Directions for this task: Working from the records below, repeat exactly the lines starting at the line that contains "family: Sciuridae" and ending at the line that contains "category: elephant", inclusive.

Stored data
※
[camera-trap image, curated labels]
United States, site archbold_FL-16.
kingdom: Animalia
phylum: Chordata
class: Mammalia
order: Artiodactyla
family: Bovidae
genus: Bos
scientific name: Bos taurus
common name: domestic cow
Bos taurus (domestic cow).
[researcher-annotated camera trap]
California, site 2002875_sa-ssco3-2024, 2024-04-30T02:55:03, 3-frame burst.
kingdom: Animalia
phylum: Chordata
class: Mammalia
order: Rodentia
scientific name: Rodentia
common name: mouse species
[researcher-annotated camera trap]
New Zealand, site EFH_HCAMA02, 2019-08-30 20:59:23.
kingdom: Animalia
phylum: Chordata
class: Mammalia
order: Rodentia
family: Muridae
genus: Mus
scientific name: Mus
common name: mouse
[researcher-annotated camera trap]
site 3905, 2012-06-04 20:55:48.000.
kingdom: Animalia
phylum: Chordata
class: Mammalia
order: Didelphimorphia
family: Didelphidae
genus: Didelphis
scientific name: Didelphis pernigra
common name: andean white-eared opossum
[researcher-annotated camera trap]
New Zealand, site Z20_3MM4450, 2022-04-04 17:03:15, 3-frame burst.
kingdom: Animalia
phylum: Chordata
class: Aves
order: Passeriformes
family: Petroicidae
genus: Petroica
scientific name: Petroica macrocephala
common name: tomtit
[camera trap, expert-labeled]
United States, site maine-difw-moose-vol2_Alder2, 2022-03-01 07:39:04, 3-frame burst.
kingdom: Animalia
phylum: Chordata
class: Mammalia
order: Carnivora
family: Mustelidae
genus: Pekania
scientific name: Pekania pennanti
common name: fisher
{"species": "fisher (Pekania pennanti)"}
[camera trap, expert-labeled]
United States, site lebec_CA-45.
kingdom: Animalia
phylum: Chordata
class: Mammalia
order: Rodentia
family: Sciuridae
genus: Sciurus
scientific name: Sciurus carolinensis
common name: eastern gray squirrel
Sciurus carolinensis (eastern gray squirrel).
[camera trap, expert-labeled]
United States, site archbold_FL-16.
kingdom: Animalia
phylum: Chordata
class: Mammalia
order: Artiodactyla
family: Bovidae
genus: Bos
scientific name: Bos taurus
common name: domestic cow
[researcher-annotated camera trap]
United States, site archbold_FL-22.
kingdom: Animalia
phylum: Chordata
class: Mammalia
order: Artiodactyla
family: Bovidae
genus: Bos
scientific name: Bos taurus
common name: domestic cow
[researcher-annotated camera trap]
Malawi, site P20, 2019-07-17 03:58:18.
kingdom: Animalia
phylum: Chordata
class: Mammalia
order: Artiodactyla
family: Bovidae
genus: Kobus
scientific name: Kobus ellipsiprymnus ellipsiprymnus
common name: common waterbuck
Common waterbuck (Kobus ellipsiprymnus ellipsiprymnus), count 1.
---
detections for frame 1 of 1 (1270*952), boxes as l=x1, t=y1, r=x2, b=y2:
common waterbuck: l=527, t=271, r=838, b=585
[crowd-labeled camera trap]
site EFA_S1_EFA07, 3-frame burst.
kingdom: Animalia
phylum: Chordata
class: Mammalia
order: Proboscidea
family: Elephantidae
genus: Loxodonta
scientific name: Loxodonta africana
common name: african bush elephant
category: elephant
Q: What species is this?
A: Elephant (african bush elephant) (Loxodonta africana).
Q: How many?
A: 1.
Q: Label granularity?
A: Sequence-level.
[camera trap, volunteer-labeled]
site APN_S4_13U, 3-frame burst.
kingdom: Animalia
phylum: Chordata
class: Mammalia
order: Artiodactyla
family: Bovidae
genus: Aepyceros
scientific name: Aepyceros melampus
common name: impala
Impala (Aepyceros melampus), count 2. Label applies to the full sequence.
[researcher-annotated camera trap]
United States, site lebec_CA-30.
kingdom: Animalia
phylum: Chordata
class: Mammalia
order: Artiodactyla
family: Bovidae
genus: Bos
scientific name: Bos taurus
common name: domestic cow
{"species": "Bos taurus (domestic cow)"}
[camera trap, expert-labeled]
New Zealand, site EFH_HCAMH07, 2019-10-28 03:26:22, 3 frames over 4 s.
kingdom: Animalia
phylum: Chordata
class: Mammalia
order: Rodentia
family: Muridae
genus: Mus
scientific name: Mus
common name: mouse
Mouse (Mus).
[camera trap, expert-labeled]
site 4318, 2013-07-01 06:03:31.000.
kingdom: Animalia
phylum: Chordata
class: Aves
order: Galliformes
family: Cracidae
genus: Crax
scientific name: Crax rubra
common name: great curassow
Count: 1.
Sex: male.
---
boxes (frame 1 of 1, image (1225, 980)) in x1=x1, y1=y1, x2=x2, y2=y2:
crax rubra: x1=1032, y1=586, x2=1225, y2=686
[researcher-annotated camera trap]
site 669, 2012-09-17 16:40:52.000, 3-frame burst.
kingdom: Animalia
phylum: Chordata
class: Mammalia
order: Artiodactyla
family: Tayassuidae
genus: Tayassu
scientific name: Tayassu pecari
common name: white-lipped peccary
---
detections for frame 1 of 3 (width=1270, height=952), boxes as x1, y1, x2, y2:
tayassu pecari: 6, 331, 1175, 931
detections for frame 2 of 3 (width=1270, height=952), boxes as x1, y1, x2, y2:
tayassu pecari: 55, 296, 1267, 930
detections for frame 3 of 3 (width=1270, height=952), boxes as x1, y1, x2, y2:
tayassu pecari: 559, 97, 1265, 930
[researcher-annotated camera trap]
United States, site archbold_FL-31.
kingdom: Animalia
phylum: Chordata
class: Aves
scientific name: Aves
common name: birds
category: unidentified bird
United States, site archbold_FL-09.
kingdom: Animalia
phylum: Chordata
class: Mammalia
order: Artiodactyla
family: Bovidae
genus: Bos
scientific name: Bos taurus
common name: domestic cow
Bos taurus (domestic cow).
※
Result of this exercise:
family: Sciuridae
genus: Sciurus
scientific name: Sciurus carolinensis
common name: eastern gray squirrel
Sciurus carolinensis (eastern gray squirrel).
[camera trap, expert-labeled]
United States, site archbold_FL-16.
kingdom: Animalia
phylum: Chordata
class: Mammalia
order: Artiodactyla
family: Bovidae
genus: Bos
scientific name: Bos taurus
common name: domestic cow
[researcher-annotated camera trap]
United States, site archbold_FL-22.
kingdom: Animalia
phylum: Chordata
class: Mammalia
order: Artiodactyla
family: Bovidae
genus: Bos
scientific name: Bos taurus
common name: domestic cow
[researcher-annotated camera trap]
Malawi, site P20, 2019-07-17 03:58:18.
kingdom: Animalia
phylum: Chordata
class: Mammalia
order: Artiodactyla
family: Bovidae
genus: Kobus
scientific name: Kobus ellipsiprymnus ellipsiprymnus
common name: common waterbuck
Common waterbuck (Kobus ellipsiprymnus ellipsiprymnus), count 1.
---
detections for frame 1 of 1 (1270*952), boxes as l=x1, t=y1, r=x2, b=y2:
common waterbuck: l=527, t=271, r=838, b=585
[crowd-labeled camera trap]
site EFA_S1_EFA07, 3-frame burst.
kingdom: Animalia
phylum: Chordata
class: Mammalia
order: Proboscidea
family: Elephantidae
genus: Loxodonta
scientific name: Loxodonta africana
common name: african bush elephant
category: elephant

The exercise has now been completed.